Profiro tenebrosa risada,
Abafada pelo sangue,
Que invade e toma toda minha boca,
Mesmo sabendo ser eu o alvo do riso,
Que a brincadeira causa pelo ridículo.
Torno a reclamar e beber,
Dando a mim mais um pouco
Da lâmina do punhal,
Que já estala na minha costela,
Derrubando-me por terra.
Momento traiçoeiro de cansaço,
Não estou morto ainda,
Nem terminou a encomenda,
Mas minhas forças fogem
E minha mente tenta arrepender-se.
Calando meu racionalismo,
Com instinto e a vontade,
Ergo-me e disponho-me novamente,
Embora a febre faça meu corpo inteiro tremer
E, já lacrimejo e suo sangue.
Agora só consigo murmurar
E a taça parece pesar como um rochedo,
Descerro mais a lâmina, que já acaricia o coração,
Enquanto meu sangue espuma, fazendo pressão,
Como se fosse água de fonte sulfurosa.
O ar sufoca e perco o fôlego,
Meus músculos retesam e endurecem,
Minhas costas arrepiam e arquejam,
Meus olhos saltam das órbitas
E meus ouvidos zunem.
Já que estou quase imobilizado,
Utilizo o peso do meu corpo,
Por sobre a lâmina, contra o chão,
Para dar a estocada final,
Dando término ao ritual.
O que parecia o fim
Mal deu a um prólogo,
Um trovão parece trespassar-me,
O chão dilui-se e começo a flutuar,
Boiando em águas de densas trevas.
Tive então a impressão
De estar passando pela minha vida,
O peso dos erros, a elevação dos acertos,
Cada um e todos eles premeditados,
Para que eu viesse a ser o que sou agora.

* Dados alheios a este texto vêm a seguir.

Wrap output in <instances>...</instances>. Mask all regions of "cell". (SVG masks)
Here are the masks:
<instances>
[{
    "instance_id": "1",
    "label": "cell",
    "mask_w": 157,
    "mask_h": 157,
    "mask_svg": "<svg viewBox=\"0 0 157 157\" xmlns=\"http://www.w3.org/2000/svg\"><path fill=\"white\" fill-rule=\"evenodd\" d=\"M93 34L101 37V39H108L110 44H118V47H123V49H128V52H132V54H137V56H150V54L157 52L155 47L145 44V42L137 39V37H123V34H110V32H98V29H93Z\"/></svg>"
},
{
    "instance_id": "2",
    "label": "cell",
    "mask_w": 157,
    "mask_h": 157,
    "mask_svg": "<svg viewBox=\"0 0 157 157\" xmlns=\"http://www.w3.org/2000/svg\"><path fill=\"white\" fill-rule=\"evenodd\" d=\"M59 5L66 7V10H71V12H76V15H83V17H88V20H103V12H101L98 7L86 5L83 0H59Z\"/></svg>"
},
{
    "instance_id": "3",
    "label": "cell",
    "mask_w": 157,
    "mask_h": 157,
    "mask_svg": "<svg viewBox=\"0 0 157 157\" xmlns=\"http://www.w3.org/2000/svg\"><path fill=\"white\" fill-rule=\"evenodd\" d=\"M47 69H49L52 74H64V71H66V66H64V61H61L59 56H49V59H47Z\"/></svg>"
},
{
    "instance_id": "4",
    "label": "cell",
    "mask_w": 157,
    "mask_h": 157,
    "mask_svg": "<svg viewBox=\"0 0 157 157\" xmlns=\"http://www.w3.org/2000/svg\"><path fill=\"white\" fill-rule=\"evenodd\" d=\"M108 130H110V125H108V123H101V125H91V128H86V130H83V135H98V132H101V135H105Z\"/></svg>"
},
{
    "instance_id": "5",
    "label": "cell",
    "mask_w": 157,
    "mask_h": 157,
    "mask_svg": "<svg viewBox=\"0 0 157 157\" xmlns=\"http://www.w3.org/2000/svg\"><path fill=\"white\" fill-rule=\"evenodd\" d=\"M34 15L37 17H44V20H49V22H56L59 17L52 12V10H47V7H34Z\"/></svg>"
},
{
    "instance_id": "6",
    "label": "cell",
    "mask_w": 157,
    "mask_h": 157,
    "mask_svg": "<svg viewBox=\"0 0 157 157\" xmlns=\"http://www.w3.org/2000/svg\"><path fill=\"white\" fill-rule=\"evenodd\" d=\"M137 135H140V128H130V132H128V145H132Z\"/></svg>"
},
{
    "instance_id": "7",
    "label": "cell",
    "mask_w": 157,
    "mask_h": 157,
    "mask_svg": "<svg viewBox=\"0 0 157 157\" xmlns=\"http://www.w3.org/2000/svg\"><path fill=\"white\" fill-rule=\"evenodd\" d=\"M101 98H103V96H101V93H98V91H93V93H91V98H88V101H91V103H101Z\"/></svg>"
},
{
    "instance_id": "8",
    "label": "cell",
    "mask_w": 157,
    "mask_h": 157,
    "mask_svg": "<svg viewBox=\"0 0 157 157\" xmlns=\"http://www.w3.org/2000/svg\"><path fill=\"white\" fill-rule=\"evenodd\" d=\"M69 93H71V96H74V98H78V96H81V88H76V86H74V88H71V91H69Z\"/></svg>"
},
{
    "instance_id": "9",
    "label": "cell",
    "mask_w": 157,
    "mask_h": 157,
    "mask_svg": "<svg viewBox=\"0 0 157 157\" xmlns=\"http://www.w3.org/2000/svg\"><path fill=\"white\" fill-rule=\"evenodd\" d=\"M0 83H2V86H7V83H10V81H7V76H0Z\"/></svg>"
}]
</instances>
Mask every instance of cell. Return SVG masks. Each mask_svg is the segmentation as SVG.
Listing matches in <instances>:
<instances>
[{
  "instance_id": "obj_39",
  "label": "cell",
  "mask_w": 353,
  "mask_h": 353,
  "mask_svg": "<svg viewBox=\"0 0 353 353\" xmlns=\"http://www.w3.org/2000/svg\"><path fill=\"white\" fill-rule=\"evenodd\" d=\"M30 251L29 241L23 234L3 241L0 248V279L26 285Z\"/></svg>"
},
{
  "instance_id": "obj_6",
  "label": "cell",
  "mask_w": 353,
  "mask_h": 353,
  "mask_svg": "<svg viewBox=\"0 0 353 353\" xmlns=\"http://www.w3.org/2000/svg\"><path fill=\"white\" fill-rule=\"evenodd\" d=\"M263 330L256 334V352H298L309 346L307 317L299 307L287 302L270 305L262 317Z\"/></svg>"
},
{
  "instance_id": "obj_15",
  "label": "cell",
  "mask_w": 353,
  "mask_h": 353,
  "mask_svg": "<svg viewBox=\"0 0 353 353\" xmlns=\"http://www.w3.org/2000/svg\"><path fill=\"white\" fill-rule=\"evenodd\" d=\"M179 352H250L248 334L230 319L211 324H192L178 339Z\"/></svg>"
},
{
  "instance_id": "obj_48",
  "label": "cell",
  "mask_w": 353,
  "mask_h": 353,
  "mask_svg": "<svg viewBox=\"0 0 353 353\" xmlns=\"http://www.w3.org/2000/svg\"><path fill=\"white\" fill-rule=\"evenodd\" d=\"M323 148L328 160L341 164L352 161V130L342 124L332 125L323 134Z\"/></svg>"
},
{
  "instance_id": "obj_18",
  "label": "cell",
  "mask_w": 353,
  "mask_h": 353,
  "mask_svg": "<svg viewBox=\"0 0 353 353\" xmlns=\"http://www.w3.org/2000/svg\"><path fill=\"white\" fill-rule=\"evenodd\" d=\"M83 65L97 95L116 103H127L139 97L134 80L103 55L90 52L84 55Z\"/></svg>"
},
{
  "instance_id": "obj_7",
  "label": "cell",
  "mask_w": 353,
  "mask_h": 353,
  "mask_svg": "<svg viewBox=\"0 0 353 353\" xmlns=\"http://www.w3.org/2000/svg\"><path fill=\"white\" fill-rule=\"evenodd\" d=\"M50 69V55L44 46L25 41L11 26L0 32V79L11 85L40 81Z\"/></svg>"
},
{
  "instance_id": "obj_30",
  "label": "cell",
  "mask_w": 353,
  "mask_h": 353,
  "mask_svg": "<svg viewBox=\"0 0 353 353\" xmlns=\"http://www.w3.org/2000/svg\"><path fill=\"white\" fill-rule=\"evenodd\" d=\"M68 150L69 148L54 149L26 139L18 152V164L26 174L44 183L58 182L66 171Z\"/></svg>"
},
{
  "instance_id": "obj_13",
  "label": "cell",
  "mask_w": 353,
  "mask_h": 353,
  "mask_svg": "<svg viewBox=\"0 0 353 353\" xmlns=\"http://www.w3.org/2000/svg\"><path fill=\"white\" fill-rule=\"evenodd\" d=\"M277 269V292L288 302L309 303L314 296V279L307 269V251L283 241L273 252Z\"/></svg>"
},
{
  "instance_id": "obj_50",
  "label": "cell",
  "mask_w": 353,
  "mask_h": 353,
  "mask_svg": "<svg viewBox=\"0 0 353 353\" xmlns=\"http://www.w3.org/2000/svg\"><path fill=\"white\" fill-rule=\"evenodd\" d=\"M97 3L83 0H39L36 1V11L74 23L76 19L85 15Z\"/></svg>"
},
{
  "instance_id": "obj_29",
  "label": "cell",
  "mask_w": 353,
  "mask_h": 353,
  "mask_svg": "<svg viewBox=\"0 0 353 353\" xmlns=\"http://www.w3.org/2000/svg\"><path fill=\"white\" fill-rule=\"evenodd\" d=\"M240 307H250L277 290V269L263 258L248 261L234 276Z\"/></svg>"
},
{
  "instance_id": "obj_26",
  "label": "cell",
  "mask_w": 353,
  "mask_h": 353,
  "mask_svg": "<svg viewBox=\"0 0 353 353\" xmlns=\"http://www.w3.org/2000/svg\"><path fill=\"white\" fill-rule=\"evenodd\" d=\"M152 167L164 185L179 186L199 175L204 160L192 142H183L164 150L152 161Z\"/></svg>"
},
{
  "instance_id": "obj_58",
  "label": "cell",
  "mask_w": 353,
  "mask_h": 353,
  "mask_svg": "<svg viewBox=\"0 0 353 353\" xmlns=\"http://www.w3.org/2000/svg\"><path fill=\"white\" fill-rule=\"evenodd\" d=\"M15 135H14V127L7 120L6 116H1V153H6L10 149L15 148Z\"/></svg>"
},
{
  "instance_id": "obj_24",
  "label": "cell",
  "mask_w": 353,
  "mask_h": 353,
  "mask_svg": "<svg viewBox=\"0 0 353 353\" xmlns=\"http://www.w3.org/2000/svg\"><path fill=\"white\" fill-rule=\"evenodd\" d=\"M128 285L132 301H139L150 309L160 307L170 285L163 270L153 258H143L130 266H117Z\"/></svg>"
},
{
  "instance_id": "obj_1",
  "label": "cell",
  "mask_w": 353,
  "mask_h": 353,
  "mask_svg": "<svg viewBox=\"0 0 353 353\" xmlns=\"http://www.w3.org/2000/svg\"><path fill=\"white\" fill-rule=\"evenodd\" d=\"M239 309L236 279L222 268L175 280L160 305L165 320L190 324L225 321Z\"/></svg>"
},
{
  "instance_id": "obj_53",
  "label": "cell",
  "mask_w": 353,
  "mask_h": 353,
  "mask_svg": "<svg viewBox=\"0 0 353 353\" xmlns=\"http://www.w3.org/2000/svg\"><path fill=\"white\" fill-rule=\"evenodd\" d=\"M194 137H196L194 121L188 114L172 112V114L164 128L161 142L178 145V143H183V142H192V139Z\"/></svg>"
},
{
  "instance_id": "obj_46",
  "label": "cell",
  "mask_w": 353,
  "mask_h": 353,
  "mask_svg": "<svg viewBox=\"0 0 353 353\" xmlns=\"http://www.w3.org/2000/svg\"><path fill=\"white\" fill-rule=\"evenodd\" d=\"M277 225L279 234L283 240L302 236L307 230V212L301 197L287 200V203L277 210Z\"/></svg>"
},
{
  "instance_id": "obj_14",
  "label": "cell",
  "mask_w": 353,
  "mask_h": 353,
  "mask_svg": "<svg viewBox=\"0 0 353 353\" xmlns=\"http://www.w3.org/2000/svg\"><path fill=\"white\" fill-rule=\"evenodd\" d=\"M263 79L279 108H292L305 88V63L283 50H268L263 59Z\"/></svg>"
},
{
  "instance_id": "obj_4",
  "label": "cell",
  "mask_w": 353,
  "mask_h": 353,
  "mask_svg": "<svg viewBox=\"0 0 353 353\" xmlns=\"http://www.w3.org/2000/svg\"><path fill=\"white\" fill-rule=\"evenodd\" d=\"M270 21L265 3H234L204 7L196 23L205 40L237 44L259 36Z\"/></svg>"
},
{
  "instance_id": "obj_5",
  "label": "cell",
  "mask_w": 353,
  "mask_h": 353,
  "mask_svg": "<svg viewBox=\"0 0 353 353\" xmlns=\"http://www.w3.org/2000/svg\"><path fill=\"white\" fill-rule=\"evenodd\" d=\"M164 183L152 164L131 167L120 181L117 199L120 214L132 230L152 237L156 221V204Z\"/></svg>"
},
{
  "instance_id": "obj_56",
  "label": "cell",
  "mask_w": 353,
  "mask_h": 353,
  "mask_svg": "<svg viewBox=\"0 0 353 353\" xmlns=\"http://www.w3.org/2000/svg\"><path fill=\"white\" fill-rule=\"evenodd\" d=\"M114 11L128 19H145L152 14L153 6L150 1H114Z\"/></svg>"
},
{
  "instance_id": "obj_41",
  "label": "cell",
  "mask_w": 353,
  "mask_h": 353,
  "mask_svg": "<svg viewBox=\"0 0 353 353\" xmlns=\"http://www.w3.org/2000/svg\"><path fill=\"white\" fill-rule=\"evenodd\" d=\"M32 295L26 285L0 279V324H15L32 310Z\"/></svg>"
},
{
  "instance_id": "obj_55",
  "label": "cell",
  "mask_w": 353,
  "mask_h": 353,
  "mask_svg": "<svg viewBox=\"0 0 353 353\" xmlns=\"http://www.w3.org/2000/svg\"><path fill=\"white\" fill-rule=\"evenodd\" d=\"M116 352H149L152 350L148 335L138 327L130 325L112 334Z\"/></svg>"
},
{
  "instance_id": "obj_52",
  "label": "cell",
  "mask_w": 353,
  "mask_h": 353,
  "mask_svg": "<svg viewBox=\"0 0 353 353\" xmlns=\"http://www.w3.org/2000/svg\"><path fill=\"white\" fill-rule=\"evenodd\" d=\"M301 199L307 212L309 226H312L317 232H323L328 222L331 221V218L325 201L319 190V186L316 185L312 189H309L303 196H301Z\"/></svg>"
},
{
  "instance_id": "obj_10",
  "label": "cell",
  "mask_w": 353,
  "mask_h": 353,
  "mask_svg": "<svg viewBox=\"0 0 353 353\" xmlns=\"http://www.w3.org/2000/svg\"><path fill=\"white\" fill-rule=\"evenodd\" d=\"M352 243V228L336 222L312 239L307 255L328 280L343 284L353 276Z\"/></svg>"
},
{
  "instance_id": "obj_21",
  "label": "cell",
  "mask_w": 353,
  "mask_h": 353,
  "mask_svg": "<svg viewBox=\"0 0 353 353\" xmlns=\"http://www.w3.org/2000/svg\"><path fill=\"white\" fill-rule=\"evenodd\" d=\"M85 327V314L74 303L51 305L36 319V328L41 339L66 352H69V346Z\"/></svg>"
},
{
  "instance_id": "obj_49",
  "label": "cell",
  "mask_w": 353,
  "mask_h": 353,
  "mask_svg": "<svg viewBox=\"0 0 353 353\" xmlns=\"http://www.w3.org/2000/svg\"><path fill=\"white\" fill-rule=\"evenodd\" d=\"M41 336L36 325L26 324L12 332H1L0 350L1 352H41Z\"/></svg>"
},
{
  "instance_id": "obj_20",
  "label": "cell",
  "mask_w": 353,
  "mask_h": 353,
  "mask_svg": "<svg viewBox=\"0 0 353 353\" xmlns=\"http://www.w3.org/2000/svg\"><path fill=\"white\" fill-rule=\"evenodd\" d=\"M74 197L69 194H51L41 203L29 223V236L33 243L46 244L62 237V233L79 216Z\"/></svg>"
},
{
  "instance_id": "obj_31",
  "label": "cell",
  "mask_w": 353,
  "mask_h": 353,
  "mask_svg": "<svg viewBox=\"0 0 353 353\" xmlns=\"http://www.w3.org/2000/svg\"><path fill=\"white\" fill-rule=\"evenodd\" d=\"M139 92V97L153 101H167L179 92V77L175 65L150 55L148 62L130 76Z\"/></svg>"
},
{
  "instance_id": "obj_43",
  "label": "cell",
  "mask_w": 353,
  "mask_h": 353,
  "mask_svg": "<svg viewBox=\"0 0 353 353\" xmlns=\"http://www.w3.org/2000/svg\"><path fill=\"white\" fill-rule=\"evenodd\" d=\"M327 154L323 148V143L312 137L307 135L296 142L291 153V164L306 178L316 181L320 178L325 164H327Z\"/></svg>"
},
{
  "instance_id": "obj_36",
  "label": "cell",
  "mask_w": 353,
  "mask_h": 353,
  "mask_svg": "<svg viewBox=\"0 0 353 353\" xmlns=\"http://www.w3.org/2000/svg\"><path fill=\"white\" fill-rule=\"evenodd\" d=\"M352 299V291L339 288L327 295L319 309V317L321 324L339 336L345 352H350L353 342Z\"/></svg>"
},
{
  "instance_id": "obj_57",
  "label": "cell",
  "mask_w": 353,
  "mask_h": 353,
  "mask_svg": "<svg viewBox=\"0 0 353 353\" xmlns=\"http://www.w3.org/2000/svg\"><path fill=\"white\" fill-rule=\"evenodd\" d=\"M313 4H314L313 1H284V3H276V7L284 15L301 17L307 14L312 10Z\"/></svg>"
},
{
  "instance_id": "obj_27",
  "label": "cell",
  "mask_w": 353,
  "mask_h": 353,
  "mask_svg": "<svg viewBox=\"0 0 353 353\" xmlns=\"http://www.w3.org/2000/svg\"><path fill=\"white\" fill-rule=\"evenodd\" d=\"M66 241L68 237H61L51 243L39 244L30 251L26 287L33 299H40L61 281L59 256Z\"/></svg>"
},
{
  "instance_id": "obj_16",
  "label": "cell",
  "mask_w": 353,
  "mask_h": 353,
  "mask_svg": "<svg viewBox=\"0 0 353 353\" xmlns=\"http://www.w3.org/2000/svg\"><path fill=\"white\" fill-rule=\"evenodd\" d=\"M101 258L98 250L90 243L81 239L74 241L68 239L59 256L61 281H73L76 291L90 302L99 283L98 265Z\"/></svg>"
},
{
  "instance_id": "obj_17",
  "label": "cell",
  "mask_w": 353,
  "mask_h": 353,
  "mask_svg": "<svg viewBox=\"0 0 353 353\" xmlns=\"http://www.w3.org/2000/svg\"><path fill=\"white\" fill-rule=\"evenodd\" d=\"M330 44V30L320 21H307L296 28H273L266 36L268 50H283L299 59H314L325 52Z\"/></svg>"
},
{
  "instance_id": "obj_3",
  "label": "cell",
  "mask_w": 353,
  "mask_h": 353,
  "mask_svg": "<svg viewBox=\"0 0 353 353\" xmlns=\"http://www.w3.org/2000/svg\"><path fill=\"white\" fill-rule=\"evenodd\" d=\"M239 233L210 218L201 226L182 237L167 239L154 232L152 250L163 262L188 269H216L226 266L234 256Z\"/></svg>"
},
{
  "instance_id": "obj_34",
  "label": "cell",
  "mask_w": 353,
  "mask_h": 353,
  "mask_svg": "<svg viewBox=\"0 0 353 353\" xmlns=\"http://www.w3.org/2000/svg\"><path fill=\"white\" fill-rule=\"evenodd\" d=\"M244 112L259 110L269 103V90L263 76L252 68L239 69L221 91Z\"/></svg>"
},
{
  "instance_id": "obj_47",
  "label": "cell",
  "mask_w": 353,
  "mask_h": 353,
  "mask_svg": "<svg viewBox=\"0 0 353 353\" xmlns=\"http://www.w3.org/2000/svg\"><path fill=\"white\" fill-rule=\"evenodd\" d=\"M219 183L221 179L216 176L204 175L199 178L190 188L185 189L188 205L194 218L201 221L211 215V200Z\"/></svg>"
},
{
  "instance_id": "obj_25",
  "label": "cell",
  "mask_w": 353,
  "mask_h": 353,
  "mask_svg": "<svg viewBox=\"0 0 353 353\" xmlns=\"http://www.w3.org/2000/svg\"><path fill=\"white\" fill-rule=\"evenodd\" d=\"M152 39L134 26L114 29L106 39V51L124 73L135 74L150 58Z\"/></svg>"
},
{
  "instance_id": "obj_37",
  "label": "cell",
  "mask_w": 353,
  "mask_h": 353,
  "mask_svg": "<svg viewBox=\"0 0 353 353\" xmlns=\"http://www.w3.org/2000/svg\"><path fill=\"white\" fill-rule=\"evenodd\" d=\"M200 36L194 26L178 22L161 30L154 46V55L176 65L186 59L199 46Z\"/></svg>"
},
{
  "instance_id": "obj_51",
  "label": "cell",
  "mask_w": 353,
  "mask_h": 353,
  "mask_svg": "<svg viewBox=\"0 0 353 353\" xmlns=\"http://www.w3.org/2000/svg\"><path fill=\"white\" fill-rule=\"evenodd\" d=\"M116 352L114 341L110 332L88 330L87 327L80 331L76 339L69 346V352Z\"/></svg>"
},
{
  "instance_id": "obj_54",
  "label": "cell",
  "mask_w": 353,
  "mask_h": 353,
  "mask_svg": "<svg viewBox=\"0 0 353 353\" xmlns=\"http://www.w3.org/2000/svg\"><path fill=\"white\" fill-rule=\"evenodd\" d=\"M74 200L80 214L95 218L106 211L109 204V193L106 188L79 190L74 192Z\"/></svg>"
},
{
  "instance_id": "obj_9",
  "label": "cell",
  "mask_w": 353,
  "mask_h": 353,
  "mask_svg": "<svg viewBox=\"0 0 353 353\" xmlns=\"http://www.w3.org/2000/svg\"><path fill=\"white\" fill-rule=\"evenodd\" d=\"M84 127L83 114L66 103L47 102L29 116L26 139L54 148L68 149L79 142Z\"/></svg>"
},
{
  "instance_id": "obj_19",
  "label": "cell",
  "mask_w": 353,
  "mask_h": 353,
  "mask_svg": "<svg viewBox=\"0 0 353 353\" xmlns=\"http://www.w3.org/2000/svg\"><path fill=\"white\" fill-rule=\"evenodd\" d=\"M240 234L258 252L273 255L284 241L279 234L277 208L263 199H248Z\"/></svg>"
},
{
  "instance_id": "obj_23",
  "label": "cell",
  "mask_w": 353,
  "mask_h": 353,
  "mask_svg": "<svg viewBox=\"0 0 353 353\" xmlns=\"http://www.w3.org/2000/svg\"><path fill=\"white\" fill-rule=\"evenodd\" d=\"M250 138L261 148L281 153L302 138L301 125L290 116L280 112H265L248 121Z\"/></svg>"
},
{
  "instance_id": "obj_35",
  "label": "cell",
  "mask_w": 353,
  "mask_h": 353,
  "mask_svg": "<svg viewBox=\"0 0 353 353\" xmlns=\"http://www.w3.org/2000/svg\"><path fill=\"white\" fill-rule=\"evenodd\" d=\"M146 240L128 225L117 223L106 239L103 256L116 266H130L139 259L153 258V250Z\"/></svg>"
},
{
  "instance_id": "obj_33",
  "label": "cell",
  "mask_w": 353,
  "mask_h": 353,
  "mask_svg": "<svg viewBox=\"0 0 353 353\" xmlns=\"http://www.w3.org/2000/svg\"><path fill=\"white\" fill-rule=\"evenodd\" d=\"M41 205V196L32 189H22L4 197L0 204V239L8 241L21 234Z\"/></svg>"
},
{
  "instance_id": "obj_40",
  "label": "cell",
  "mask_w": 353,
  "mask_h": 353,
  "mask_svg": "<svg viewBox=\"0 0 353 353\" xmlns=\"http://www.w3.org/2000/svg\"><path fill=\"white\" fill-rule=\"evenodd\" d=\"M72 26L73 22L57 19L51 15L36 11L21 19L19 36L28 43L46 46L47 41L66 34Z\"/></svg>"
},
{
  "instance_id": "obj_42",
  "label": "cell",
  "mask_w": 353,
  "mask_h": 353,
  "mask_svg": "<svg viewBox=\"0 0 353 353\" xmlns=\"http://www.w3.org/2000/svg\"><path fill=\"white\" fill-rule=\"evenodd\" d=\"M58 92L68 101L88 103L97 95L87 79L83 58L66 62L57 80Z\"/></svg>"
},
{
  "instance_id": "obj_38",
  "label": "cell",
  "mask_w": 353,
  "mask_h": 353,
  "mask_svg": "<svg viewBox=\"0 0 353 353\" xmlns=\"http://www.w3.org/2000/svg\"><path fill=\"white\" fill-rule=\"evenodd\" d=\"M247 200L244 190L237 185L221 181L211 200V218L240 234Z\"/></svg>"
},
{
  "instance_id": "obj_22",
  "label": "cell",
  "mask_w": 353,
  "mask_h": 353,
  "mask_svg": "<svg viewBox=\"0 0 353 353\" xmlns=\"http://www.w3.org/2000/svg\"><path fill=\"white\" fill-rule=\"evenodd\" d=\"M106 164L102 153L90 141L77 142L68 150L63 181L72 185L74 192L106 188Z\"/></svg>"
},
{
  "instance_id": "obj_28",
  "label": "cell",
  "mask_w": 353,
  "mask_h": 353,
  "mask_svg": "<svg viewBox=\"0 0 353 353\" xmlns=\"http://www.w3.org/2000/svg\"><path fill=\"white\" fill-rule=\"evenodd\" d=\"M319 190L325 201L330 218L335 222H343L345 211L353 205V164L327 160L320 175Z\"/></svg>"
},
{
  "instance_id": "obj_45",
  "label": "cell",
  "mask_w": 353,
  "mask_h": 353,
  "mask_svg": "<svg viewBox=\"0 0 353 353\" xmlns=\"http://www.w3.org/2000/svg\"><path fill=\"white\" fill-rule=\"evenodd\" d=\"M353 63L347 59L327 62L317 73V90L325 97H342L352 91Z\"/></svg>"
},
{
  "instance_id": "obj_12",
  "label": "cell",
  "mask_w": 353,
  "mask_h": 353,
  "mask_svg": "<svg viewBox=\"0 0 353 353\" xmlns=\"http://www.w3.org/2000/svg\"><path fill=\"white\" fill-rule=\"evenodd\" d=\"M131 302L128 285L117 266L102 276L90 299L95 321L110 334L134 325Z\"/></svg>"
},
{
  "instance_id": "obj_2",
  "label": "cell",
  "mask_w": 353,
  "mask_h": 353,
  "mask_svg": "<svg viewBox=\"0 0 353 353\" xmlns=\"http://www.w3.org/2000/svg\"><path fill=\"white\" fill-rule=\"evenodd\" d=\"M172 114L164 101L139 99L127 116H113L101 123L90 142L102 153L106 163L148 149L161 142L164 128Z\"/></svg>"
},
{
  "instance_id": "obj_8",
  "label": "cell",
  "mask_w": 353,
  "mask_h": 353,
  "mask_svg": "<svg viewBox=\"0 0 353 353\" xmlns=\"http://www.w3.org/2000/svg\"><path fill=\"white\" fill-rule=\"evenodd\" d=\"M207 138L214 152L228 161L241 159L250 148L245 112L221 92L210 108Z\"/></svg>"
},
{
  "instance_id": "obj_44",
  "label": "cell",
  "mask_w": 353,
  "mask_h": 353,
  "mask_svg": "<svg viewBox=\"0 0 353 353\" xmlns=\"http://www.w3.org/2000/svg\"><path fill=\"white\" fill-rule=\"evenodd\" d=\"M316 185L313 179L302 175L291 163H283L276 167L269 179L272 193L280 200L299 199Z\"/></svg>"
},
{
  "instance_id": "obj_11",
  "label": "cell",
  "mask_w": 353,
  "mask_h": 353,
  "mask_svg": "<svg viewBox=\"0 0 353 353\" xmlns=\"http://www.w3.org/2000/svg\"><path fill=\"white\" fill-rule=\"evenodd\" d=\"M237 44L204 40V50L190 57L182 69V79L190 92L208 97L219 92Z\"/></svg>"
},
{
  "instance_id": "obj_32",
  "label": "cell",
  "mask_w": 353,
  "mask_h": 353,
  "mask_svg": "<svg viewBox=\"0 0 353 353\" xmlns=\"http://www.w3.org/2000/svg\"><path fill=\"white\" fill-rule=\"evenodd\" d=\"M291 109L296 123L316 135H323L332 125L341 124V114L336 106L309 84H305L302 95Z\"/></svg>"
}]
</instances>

Bruscamente a viagem termina,
Estou no meio de um picadeiro,
Feito com areia fina e branca,
Como não via há muito tempo
Nos litorais de belos mares.
Estou circundado por tronos,
Cada qual com seu rei,
Não que sejam soberanos,
Os tronos sempre existiram,
Mas ficam vazios sem ter quem os mereça.
Cada trono tinha seu brasão,
Todos eles muito familiares a mim,
Não era senão o Conselho das Trevas
Que estavam ali para medir meus atos
E sentenciar-me pelo erro de provocá-Los.